#### WHAT THE TASK ASKS
Could you swap "laptop" for "tablet" in the material starting at the line that contains "a person with" and ending at the line that contains "HIGH ANGLE VIEW", returning only those lines with nothing else changed?

Web page caption snippets
*-*-*

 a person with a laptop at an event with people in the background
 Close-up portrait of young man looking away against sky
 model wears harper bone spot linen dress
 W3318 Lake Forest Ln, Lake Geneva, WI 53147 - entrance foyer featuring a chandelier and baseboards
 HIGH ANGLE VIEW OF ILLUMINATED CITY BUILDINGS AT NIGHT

*-*-*

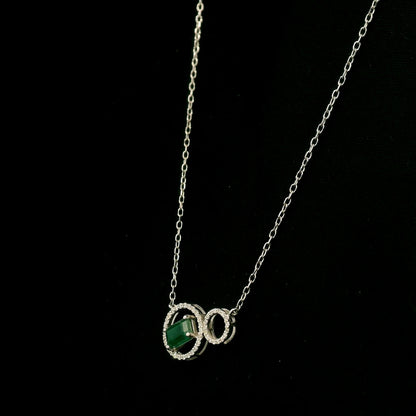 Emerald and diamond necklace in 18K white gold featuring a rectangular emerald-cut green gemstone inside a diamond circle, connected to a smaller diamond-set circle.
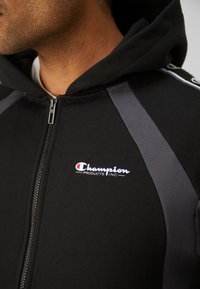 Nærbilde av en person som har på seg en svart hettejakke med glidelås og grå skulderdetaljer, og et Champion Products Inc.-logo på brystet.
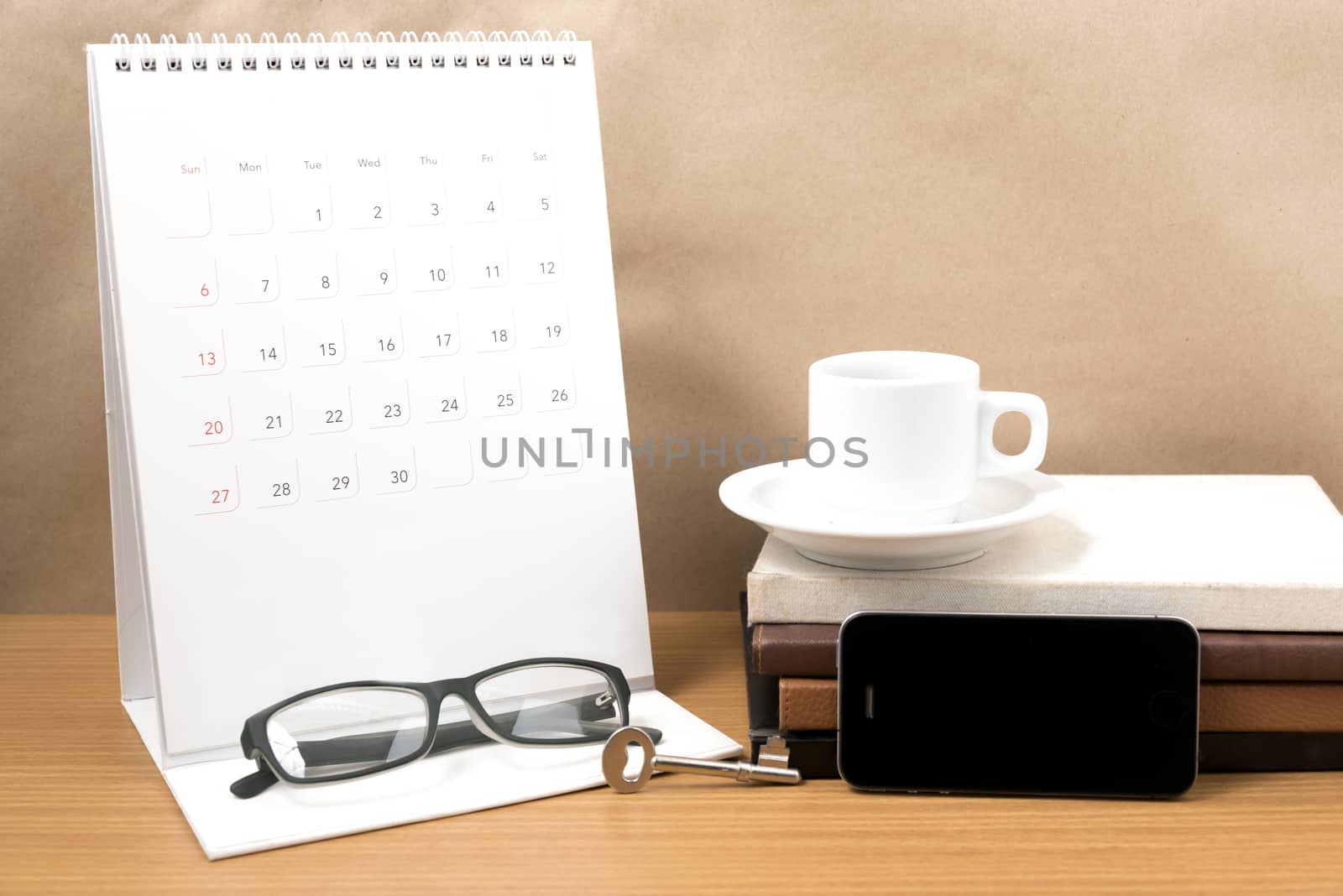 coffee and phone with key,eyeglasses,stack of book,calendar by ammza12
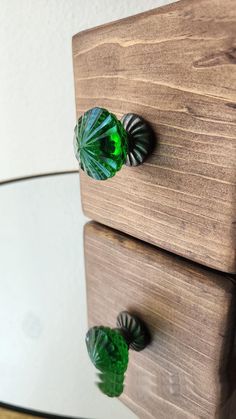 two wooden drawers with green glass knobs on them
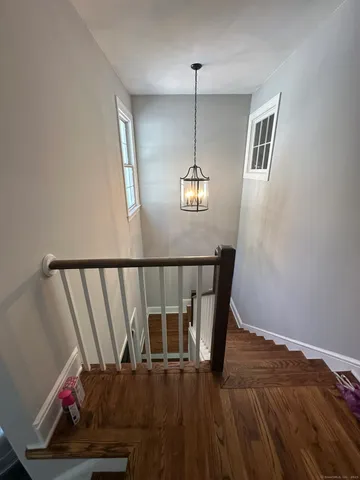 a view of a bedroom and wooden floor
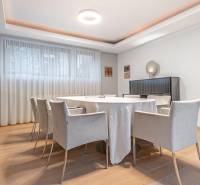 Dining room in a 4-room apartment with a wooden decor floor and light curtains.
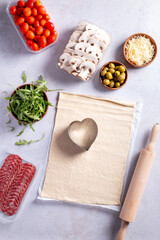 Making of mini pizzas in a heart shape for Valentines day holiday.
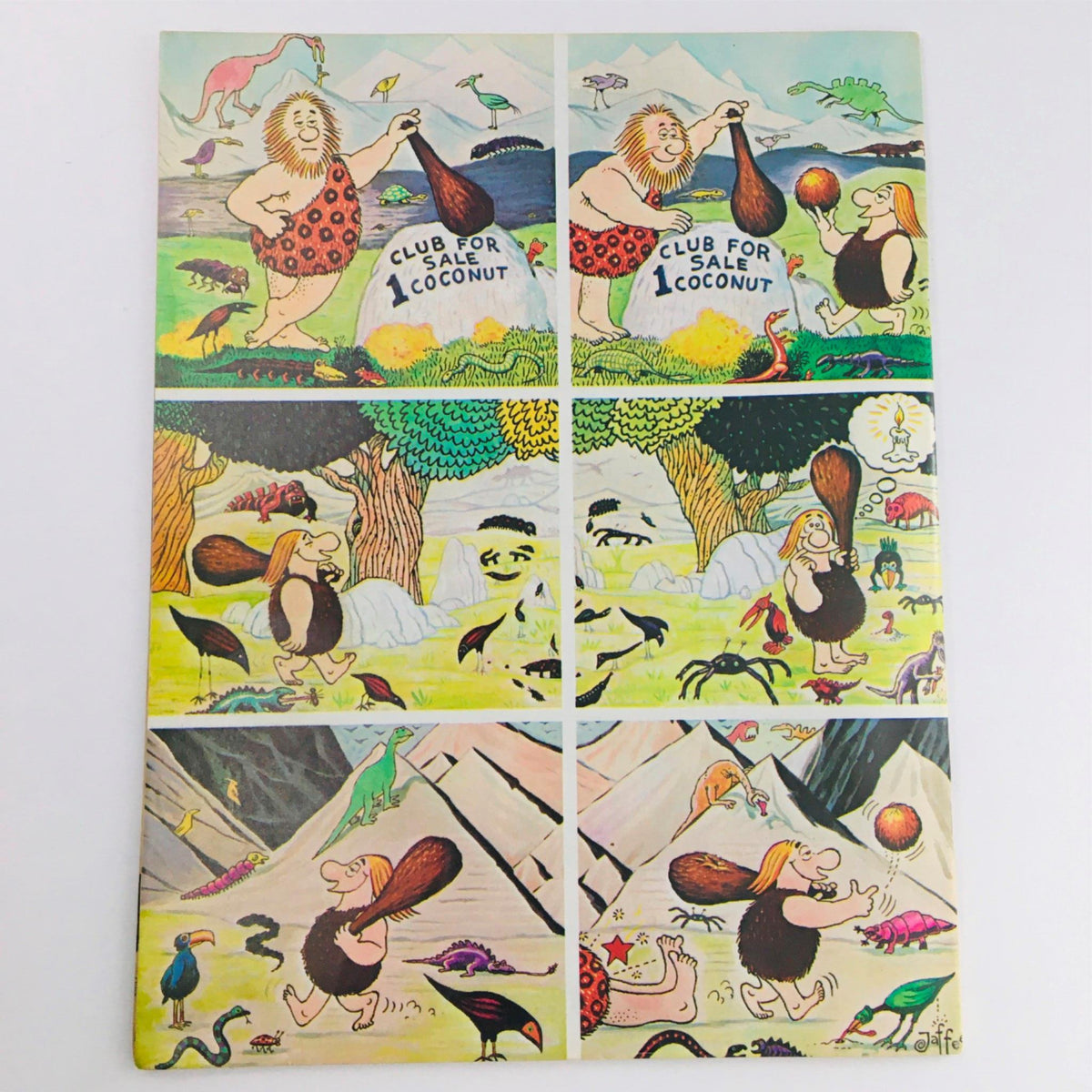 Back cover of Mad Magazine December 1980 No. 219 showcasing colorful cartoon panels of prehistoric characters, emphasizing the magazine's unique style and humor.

*-*-*

#### RESPONSE AREA
 a person with a tablet at an event with people in the background
 Close-up portrait of young man looking away against sky
 model wears harper bone spot linen dress
 W3318 Lake Forest Ln, Lake Geneva, WI 53147 - entrance foyer featuring a chandelier and baseboards
 HIGH ANGLE VIEW OF ILLUMINATED CITY BUILDINGS AT NIGHT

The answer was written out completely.